Prosegui il brano sull'emergenza nomadi e sulla direttiva europea antidiscriminazione, riprendendo subito dopo la sua ultima frase.
##### Brano scelto #####
Secondo l’art. 3, la direttiva “si applica a tutte le persone, sia nel settore pubblico sia nel settore privato, compresi gli organismi pubblici”.
Ma secondo il rapporto “Tolleranza zero verso i Rom” di Amnesty International (2011) le autorità italiane sono “incapaci di rendere effettiva l’applicazione delle direttiva europea antidiscriminazione”. Il caso in esame è quello dell’emergenza nomadi dichiarata dal governo nel 2008 e in particolare il piano nomadi conseguente all’azione del governo, nella città di Milano.
“Anche se i comportamenti, le condotte e gli atti che costituiscono una discriminazione, sia diretta sia indiretta, possono essere in teoria impugnati presso i tribunali civili italiani, tale rimedio giudiziario si è rivelato inefficace in relazione all'“emergenza nomadi” scrive Amnesty, secondo cui anche quando il ricorso in tribunale ha esito positivo, “tale rimedio non sia da considerarsi effettivo se non altro a causa del lungo periodo di tempo che le vittime devono attendere, e stanno ancora attendendo, per una decisione finale”.
Sempre secondo questo rapporto, l’emergenza nomadi è “discriminatoria e illegale in base al diritto internazionale”.
##### Estratto del dataset #####
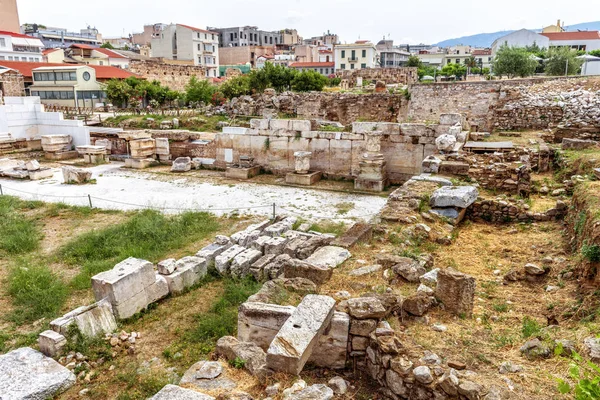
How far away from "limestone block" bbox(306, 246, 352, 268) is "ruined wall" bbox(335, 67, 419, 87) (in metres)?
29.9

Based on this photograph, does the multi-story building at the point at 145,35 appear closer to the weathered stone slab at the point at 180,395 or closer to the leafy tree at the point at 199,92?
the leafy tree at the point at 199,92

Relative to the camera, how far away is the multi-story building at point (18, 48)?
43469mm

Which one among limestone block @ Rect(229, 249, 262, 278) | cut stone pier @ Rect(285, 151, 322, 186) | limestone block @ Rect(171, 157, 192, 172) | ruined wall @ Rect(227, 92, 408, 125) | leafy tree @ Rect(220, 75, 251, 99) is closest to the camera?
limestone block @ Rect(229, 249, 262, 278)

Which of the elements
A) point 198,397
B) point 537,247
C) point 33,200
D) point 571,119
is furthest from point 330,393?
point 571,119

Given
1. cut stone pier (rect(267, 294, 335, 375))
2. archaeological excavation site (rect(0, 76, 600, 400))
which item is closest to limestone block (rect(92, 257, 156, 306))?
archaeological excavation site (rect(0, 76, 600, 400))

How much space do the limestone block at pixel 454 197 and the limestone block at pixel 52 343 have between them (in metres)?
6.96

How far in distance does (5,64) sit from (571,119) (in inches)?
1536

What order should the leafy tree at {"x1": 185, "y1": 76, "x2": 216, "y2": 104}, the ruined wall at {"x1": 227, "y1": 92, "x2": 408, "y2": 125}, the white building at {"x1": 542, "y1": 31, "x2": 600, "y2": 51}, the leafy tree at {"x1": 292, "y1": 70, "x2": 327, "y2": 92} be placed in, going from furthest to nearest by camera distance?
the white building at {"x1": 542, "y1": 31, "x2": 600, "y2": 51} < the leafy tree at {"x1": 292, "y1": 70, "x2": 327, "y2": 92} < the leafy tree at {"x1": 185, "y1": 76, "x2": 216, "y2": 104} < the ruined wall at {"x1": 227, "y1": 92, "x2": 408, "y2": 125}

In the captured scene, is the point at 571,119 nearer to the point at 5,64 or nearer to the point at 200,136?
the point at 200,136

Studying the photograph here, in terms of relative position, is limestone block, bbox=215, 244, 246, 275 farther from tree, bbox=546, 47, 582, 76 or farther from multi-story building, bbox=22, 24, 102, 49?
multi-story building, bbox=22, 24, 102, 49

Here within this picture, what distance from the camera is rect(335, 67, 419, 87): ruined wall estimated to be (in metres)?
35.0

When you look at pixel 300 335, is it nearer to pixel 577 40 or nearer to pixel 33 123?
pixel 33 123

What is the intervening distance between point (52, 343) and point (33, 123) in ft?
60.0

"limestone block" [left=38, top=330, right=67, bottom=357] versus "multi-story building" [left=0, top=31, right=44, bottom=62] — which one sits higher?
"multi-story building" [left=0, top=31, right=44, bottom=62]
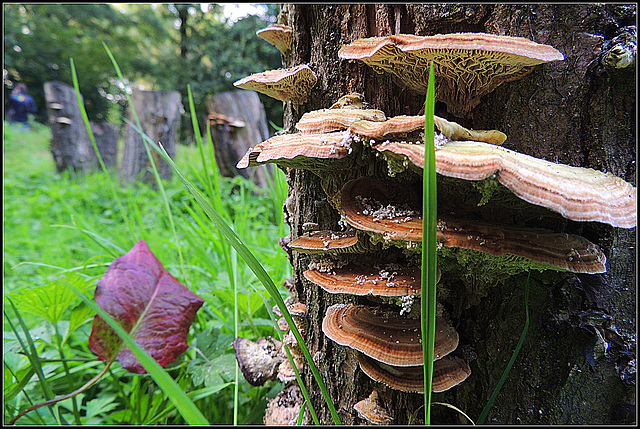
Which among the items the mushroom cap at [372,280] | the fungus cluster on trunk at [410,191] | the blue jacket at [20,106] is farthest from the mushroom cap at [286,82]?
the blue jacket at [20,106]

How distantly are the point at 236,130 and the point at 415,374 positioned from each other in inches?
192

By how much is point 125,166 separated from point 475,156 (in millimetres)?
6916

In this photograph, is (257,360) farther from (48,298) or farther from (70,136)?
#####
Risposta scritta -
Il Piano nomadi è la declinazione territoriale dell'emergenza nomadi dichiarata dal governo centrale. I più imponenti sono stati quelli di Milano e Roma. Costati un esborso notevole di soldi pubblici, non hanno raggiunto molti dei risultati prefissati, sono stati duramente criticati a livello internazionale e, nel caso di Roma, il Piano Nomadi dell'allora sindaco Gianni Alemanno è continuato negli anni pur andando palesemente contro la strategia nazionale per l’inclusione dei rom presentata dal governo Monti all’Unione europea. Il piano nasce su un’emergenza “inventata”. E’ “l’emergenza nomadi”, decisa per decreto dall’allora presidente del Consiglio Silvio Berlusconi il 21 maggio 2008 nelle regioni Lombardia, Lazioe Campania e reiterata ogni anno fino al 2011. I “nomadi” sono in realtà i rom e sinti, una minoranza storica che costituisce lo 0,23% della popolazione. Di cui appena un quarto vive nei campi. La sproporzione fra l’emergenza dichiarata e i dati reali è tale che il Consiglio di Stato ha giudicato illegittimo il decreto e gli atti amministrativi collegati, “per difetto dei presupposti di fatto”. Con la sentenza del 16 novembre 2011, i giudici di Palazzo Spada hanno stabilito che non c’è effettivo “allarme sociale” o un eccezionale “pericolo per l’ordine e la sicurezza pubblica” quando in un territorio ci sono insediamenti nomadi. L’emergenza, scrivono i giudici, non è supportata da dati, che ad esempio dimostrino l’incremento di determinate tipologie di reati a causa della presenza dei rom.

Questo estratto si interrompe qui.